The influence of antibiotics and anti-inflammatory medicines on biomarker release is not well-known. Most studies prescribe antibiotics for postsurgery protocols, but they do not discuss if influence on the biomarkers release. Khoury et al. [43], reported that systemic amoxicillin prescription may have a modest effect on clinical parameters during the first postoperative week and may have a negligible or limited effect on biomarkers. The authors also state that the amoxicillin may not be beneficial and that it may not be the correct antibiotic to prescribe for pre-surgical prophylaxis. In addition, Gomes et al. [64] report that short-term administration of non-steroidal anti-inflammatory drugs does not affect osseointegration, but may affect this process with long-term administration [64].
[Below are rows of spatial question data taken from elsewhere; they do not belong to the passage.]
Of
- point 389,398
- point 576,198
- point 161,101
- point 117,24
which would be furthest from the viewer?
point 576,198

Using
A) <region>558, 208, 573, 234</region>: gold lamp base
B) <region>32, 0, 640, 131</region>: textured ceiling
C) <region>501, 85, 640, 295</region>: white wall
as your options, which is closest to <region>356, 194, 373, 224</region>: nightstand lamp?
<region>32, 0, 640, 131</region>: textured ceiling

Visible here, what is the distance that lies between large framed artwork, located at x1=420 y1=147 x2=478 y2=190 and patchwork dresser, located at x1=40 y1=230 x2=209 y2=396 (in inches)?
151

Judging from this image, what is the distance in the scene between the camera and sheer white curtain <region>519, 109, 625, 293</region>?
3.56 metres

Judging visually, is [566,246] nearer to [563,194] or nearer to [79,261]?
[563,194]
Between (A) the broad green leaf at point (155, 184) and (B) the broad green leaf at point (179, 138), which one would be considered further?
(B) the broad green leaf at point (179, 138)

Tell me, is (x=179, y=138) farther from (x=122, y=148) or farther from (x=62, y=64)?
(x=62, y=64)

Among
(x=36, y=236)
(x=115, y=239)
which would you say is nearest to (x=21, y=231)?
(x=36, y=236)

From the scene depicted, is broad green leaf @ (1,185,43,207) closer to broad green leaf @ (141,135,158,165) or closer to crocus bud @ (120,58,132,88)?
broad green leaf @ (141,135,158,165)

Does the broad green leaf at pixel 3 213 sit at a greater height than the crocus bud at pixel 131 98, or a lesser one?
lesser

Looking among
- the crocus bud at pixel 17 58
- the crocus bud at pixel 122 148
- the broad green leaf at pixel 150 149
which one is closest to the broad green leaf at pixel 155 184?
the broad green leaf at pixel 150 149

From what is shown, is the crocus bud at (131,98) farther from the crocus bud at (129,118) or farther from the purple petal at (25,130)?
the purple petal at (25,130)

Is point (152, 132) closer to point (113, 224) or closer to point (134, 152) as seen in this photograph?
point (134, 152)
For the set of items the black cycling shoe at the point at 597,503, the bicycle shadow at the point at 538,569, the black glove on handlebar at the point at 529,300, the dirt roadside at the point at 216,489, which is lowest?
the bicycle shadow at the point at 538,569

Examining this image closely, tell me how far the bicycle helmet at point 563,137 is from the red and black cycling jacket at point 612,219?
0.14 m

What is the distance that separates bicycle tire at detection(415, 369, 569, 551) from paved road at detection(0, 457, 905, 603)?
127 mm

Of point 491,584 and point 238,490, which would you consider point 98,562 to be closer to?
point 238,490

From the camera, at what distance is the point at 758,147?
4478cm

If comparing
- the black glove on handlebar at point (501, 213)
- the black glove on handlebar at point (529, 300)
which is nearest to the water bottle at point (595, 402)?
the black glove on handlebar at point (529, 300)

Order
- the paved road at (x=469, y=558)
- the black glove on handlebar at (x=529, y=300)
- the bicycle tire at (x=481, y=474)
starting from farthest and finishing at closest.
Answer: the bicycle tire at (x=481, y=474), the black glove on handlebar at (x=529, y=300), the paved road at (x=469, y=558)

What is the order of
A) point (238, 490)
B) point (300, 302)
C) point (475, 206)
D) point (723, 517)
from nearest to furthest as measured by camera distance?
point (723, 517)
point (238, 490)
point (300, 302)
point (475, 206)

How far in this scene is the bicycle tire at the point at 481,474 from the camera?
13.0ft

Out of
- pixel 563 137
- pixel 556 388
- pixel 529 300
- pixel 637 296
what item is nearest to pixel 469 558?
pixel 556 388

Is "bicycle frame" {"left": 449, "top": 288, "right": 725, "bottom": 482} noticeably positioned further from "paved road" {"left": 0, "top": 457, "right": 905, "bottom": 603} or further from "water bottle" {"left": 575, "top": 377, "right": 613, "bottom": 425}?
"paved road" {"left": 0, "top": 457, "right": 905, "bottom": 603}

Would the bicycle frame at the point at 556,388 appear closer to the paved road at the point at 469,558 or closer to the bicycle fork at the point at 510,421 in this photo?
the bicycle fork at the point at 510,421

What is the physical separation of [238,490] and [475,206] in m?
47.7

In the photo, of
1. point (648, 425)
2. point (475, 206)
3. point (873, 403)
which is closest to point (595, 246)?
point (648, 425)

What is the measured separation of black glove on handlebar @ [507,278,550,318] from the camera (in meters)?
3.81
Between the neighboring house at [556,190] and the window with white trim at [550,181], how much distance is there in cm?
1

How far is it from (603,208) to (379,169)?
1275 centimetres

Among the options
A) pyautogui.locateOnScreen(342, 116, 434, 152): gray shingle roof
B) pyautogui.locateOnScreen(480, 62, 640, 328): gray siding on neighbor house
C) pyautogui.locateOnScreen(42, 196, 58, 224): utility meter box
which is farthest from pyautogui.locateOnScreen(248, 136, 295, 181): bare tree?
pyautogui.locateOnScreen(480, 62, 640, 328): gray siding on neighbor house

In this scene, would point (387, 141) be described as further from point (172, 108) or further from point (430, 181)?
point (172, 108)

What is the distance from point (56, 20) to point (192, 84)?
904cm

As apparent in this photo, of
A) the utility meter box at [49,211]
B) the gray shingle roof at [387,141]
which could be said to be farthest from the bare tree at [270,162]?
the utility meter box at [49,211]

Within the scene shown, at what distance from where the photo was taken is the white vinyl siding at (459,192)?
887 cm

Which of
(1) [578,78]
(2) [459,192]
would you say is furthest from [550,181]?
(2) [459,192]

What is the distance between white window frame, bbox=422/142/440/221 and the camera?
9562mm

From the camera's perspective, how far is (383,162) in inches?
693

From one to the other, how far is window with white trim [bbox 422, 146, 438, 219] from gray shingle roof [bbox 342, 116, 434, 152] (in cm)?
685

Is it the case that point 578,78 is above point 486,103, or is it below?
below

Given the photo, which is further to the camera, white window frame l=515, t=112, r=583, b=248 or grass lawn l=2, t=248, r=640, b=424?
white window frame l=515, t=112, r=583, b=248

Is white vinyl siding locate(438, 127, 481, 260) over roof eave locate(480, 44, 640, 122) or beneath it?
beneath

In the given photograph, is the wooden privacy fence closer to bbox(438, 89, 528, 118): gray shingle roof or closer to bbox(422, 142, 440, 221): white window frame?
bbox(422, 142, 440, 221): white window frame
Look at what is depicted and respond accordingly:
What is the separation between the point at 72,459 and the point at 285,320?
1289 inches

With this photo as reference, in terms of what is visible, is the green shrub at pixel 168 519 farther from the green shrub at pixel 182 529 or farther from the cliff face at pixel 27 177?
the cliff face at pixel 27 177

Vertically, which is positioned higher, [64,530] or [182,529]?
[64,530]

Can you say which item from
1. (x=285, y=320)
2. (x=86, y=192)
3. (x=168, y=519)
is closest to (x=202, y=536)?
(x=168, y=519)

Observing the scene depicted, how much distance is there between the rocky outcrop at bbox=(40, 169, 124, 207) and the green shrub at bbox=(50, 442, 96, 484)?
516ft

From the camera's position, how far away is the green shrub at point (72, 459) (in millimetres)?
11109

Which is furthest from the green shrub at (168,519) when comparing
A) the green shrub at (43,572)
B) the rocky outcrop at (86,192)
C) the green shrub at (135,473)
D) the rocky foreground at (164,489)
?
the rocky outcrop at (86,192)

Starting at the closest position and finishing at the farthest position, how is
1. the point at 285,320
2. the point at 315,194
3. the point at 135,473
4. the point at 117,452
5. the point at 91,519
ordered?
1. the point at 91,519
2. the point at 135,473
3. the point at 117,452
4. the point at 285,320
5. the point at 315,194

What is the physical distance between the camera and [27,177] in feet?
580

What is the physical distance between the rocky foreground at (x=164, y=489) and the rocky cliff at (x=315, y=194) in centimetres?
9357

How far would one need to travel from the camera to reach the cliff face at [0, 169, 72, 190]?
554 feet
This study is the first one designed to prospectively evaluate osseointegration in totally edentulous patients taking into account bone atrophy, bone type, and smoking habits, and some limitations need to be addressed. In depth analysis of the mediation potential of different cytokines using larger sample populations could provide useful information. In addition, further stratification of the sample according to smoking habits, nutritional status, and gender, among others, would also be interesting. Understanding how different habits and behaviors interact with cytokine release may assist the dental practitioner in choosing the most efficient parameters for a more accurate diagnosis of dental implants’ success during the follow-ups. Our study evaluated only four types of cytokines; other inflammatory markers definitely play diverse roles during the healing process and may synergistically interact with the analyzed cytokines. Further investigation of IL-10 as a marker of bone metabolism and consolidation of osseointegration seems promising. We found some interesting points for future studies to investigate in more detail, such as the role of IL-10 and the high IL-10 release in sites with implant failure and the influence of bone atrophy or bone quality on pro-inflammatory cytokine release during the early stages of healing.

Conclusion

Our data provides new insights regarding cytokine release during the first 3 months following implant placement, and this was compared with results from clinical parameters. The first 2 weeks were critical for the plaque index and the gingival index. The probing depth stabilized at 8th week, while the ISQ values decreased after 4 weeks of healing. The variations in the cytokine concentrations and their predominant role can be attributed to the healing balance at different time periods. The cytokines likely interact synergistically with each other and show an association with clinical parameters and population characteristics. The bone type, smoking habits, and atrophy all affect the cytokine levels released during osseointegration of implant. Our study showed that not all evaluated cytokines have the potential to be markers for peri-implant monitoring health. In this respect, IL-10 seems to be the most promising cytokine. Our results provide a preliminary baseline for normal cytokine levels for patients with prolonged edentulism. While these first results are promising, future studies that expand this dataset are required in order to explore stratified data and accurately predict disease outcomes.